Importance of self-assessments, feedback, independent learning and organizational strategies

  • Student self-assessment/feedback: A key strategy to increase rigor and allow students the opportunity to understand gaps in their learning and explore additional content to help address these gaps. Quizzes and tests should be considered not only for a grade but as a resource for students and their teacher to relearn and reteach until new knowledge is obtained. There is no stronger support for rigorous distance learning than feedback. Feedback begins with the teacher and should also include the parent/guardian who is accessible to help at home to support the student. This should include scheduled check-ins to directly engage with the student and their parent/guardian to help facilitate their social and emotional needs and thinking and learning in an online environment.
  • Independent Learning/Organization: In addition to providing students the ability to engage in dialogue and work with others, it will be important to give students opportunities where they engage with the content independently as well to learn at a pace that works for them. For example, in one study, students who were allowed to watch assigned videos in any order, fast forward, rewind, and replay them significantly outperformed those who had to use the videos in a pre-determined standardized fashion. It will also be important to be intentional in efforts to provides students with a choice on how to engage with content and help students organize, self-manage, and regulate their time at home to ensure they are in an environment that allows them to focus on learning.

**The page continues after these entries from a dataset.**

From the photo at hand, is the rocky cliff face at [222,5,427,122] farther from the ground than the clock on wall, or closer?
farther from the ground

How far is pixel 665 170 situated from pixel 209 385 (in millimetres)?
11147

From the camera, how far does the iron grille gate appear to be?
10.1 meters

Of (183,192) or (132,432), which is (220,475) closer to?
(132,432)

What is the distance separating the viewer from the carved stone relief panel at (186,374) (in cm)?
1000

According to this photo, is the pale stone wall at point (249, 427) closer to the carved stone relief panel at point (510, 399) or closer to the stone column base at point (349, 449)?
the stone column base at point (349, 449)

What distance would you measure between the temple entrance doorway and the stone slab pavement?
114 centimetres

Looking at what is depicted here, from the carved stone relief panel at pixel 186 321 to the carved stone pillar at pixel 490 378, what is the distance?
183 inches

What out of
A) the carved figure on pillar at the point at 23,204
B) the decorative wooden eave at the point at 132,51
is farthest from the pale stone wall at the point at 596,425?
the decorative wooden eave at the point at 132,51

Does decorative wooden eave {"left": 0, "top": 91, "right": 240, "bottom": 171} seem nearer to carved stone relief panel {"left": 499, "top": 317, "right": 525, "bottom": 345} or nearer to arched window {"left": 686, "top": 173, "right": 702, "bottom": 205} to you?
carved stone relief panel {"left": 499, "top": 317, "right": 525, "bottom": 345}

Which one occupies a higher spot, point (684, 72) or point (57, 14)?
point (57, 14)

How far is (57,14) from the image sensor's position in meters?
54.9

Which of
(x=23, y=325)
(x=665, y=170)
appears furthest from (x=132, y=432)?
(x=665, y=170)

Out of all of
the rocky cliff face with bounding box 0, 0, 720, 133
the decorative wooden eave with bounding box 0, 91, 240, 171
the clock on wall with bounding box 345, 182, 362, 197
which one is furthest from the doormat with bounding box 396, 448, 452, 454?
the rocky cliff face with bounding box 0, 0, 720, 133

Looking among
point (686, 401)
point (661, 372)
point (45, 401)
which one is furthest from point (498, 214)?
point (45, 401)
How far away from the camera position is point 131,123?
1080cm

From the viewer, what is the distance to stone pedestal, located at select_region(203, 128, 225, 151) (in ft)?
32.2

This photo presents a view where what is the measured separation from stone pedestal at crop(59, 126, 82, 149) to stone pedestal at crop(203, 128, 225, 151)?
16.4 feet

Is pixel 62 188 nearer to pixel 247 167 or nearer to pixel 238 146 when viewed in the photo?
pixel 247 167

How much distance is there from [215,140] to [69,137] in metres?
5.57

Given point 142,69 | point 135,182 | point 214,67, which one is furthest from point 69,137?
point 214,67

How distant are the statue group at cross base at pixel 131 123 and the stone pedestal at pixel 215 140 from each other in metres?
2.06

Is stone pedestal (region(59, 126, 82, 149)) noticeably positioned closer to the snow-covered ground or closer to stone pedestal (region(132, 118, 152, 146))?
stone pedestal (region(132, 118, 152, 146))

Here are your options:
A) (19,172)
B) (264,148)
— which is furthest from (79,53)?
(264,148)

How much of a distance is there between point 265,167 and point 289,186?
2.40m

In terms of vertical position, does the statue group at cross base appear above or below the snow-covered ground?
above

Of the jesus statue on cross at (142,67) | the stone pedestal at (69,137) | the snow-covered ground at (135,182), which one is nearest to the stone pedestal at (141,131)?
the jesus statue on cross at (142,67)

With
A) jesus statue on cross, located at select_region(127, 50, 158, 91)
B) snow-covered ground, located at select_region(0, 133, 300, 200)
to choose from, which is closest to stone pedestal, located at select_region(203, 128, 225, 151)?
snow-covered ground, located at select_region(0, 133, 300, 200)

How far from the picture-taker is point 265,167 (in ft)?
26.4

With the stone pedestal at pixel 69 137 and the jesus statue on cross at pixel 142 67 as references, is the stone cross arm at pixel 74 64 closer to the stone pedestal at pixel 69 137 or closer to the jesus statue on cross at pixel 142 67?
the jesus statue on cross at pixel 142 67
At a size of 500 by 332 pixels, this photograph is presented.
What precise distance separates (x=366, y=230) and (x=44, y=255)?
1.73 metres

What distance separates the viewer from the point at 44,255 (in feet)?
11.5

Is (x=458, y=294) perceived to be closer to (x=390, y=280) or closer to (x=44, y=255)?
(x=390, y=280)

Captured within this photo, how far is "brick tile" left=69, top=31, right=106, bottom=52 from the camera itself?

As we raise the stakes for rigor in a distance learning environment, we must understand the pressures teachers will be under and help to avoid traps that include more homework, more content, and more static resources. Instead, we must support their efforts through professional development, time and coaching to provide quality lesson design, teaching and learning, that assures quality not just quantity. Administrators, teachers, and parents must fight the natural tendency to want to push through these learning gaps to recover lost learning all in the spirit of rigor. While we understand the sense of urgency and the pressures and the importance of addressing the learning needs of all students, learning in a new environment takes time, and we must get this right–students, educators, and families are counting on us.

[1] Darling-Hammond, L., Schachman, A., & Edgerton, A. (2020).  Restarting and reinventing school: Learning in the time of COVID and beyond.  Palo Alto: Learning Policy Institute.